Key Click Modification for the FT-1000MP

By Robert Peterson, W3YY

I think most are aware that the FT-1000MP series of transceivers have a reputation for generating key-clicks.  If you have one of these rigs and are a casual operator, you probably wont receive any comments.  If, however, you run high power, have big antennas, and spend long periods on a run frequency, then youre likely to get complaints about your signal.

After receiving a few unsolicited comments about key-clicks on my signal, I decided I better look into doing something about it.  The thought of tearing my FT-1000MP apart and working on the high-density PC boards wasnt a pleasant thought, but cluttering up the band with noise every time I operated was even less pleasant.

There is lots of information on the Internet regarding key-click modifications for FT-1000MP and MP Mark V.  I found three suggested modifications, all of which involved adding some components to the RF and IF boards to slow the rise and fall times of the CW envelope.

Probably the best-known modifications are those presented by W8JI on his web site at  Although the rigs and associated modifications are similar, W8JI devotes different sections of his web site to the MP and MP Mark V.  Modifications involving both fixed component values and experimentally determined values are presented.   The modifications appear to be very effective.  In the example presented for a FT-1000MP, W8JI experienced a 30dB reduction in noise at 1 kHz from the transmit frequency.

Another well-known modification is available from INRAD.  A good article and information is available at  This modification adds just one component to the RF board, two to the IF board, and no experimentation with component values is required.  In the particular example presented (an already pretty clean FT-1000MP) INRAD shows a further 10 to 11dB reduction in noise at 1kHz from the transmit frequency.  This degree of improvement is enough to make any FT-1000MP quieter than most stock rigs.

Finally N1EU presents a solution that is essentially the INRAD mod with a change in one of the component values.  N1EU does not present any spectrum analysis to provide quantitative results, but does provide an interesting set of audio recordings that illustrate the effectiveness of the modification.  See 

One gets the impression that he offers this as a recommended alternative to both the INRAD and W8JI modifications.

For my modification, I decided to try N1EUs suggested component values.  A .1F ceramic capacitor was added to the RF board and a .047F and two 470K ohm resistors in parallel (235K ohms) were added to the IF board.

The result of the modification was quite gratifying.  The sideband noise 1 kHz from my transmit frequency was around 46 dB prior to the mod (about 4 dB worse than the FT-1000MP illustrated on the W8JI web site) and improved to about 60dB after the modification was installed.  See before and after spectrum pictures below.




             Unmodified FT-1000MP                                 Modified FT-1000MP


I found the actual modification to be difficult, but not as difficult as I feared.  The FT-1000MP disassembles quite easily.  Definitely plan on removing the RF board entirely.  It might be possible to do the mod with the board still partially connected, but its not worth the hassle.  The black clips that hold the ribbon cables in place require some experience to remove.  To remove them, first lift them slightly and then use a bent paper clip underneath the side tab to pull and release it.  Then ribbon cable will pull out with zero force.  Also, there is very little space for the additional components under the IF board.  I put a couple layers of tape on the chassis at that point to prevent any accidental contact with the new components.  Finally, be careful not to accidentally disturb the settings of the many alignment potentiometers that seem to be everywhere.

 In summary, I believe this is a worthwhile modification that can be done in an afternoon by most hams that are reasonably proficient with mechanical assembly and soldering techniques.
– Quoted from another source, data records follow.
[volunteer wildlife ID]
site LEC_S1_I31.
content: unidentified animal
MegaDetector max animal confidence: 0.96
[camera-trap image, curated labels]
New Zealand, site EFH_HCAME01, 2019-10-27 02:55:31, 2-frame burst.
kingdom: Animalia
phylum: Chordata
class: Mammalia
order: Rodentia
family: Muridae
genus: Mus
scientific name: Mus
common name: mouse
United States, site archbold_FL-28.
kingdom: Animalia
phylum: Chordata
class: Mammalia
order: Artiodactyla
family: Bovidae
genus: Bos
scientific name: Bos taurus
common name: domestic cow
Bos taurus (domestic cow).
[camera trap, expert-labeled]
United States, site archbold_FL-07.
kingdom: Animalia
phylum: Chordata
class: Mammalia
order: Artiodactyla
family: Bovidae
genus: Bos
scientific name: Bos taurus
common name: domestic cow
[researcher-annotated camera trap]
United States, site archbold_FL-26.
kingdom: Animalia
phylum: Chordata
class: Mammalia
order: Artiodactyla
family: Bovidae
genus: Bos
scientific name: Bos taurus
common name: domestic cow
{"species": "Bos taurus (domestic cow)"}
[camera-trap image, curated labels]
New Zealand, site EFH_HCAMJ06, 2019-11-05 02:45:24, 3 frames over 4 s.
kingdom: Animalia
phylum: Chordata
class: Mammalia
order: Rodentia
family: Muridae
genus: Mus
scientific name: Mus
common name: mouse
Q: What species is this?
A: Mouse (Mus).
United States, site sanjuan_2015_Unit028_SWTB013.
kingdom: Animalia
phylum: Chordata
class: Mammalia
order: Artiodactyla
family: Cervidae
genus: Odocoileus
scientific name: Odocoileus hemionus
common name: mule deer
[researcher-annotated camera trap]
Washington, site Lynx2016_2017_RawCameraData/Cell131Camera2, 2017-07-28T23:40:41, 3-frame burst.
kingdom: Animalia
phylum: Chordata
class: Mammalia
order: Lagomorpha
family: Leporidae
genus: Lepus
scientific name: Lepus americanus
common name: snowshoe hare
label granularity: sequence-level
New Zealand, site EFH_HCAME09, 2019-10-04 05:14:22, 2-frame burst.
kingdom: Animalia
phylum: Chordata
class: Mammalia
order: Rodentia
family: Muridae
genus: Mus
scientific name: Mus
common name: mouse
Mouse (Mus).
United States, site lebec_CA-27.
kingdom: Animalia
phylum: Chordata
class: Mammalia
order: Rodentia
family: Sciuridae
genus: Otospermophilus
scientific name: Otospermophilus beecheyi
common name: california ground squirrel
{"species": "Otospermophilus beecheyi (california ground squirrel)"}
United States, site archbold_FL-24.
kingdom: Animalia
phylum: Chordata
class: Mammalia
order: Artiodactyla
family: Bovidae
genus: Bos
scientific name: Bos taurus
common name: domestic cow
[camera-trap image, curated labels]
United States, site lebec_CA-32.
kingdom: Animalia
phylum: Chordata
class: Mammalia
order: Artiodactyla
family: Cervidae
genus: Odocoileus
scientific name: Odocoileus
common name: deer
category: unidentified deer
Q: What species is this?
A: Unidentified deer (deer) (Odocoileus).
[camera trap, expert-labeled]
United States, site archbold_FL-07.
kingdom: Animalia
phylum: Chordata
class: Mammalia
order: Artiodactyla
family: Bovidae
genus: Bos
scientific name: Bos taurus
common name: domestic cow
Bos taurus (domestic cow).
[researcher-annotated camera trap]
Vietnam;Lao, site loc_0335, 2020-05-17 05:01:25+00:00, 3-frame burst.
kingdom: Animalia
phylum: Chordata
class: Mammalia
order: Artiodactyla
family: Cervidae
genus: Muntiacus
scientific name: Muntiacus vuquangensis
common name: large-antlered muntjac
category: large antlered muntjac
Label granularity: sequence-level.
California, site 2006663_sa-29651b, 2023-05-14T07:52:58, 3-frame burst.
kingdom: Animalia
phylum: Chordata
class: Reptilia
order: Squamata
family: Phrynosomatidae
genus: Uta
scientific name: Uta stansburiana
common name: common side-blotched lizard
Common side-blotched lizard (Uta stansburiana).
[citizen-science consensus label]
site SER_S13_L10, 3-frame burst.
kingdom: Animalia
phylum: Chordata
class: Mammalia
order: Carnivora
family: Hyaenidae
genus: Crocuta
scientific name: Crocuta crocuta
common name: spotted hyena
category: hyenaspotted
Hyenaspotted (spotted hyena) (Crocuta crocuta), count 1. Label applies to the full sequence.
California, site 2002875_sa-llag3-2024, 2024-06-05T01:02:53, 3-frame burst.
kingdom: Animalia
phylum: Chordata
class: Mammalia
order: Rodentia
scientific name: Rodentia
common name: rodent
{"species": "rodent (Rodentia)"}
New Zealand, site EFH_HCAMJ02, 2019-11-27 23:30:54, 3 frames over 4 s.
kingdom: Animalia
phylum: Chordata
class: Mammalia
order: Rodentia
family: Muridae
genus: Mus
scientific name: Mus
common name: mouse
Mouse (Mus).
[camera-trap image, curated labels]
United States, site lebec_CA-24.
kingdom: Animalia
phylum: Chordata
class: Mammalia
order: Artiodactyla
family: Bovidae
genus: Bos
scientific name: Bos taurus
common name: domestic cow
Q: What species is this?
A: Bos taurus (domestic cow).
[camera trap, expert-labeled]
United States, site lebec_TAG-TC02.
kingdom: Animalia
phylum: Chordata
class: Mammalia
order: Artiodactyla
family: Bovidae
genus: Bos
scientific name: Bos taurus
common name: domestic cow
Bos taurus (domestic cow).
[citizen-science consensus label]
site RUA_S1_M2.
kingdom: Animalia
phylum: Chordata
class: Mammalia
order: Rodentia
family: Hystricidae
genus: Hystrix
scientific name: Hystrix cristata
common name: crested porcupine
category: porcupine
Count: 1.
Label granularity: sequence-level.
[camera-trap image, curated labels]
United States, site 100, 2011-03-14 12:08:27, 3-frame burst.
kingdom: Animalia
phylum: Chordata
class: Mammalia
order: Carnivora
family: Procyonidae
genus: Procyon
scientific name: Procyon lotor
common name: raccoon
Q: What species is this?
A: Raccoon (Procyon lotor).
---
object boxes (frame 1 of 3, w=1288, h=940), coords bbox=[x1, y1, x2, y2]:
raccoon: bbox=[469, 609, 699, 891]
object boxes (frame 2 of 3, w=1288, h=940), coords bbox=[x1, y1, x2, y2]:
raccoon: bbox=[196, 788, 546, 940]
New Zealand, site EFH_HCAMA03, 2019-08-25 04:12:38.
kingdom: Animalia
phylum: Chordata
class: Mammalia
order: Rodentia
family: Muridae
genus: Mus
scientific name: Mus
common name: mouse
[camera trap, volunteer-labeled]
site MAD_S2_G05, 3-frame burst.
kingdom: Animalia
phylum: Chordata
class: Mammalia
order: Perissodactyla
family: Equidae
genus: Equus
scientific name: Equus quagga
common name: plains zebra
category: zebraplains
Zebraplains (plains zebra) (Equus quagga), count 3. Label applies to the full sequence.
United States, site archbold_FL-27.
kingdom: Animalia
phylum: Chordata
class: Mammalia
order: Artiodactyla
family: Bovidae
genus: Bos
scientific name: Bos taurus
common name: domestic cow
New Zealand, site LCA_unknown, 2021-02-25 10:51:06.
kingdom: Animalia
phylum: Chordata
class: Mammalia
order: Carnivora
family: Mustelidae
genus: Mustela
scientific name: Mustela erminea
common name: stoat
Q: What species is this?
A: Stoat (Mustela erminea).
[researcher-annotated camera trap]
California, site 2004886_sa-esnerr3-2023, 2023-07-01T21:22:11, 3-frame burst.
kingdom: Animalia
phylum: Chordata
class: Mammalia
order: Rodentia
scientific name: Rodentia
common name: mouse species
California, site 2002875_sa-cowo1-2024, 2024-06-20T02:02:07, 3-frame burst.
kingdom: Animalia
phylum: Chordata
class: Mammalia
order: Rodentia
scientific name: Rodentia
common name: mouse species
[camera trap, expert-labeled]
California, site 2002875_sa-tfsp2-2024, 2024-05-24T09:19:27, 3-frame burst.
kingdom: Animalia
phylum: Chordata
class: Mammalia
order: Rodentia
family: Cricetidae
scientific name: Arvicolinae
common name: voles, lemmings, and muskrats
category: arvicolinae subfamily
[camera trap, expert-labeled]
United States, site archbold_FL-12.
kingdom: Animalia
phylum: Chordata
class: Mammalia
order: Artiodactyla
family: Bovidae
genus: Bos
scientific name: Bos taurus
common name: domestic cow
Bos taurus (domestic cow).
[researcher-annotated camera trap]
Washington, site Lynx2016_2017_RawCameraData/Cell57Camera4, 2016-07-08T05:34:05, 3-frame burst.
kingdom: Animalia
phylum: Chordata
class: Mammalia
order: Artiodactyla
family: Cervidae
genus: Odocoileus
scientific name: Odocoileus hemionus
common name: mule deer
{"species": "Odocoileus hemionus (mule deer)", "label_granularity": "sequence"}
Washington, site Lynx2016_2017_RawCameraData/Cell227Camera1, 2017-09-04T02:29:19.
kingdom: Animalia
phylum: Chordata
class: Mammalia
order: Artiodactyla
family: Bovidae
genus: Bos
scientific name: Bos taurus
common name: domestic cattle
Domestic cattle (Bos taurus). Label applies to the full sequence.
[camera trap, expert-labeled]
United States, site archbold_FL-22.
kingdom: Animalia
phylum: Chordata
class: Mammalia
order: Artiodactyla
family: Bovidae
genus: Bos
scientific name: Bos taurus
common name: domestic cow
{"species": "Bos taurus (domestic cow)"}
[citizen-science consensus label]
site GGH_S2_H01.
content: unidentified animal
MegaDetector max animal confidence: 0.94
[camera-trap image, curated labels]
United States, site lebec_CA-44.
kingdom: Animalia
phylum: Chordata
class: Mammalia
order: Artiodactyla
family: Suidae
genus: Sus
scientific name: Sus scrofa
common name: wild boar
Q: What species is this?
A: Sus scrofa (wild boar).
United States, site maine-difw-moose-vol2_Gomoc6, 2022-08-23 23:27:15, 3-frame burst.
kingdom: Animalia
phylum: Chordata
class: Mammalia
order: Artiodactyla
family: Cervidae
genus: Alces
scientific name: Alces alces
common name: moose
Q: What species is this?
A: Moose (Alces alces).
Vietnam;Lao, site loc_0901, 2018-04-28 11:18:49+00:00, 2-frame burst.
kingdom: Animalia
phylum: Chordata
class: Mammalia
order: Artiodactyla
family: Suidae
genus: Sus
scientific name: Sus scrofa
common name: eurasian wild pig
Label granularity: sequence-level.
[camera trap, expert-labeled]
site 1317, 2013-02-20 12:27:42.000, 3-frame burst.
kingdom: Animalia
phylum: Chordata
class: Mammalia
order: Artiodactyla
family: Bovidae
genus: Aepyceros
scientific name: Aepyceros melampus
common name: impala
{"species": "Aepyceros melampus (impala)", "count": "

 Please note that this article is not intended as an endorsement of any particular key-click modification.  I chose one approach and am happy with the results.  Would I have done better with another approach?  Perhaps.  Please study the information on the different modifications before making your choice.  Also, it should be noted that there is information to indicate that every stock FT-1000MP or MP Mark V may not be identical in key-click performance.  Consequently, unless you compare the different modifications on the same rig, you may be comparing apples and oranges.

Whatever modification you choose, however, please do it.  Your signal will only be better as a result and you cant beat that.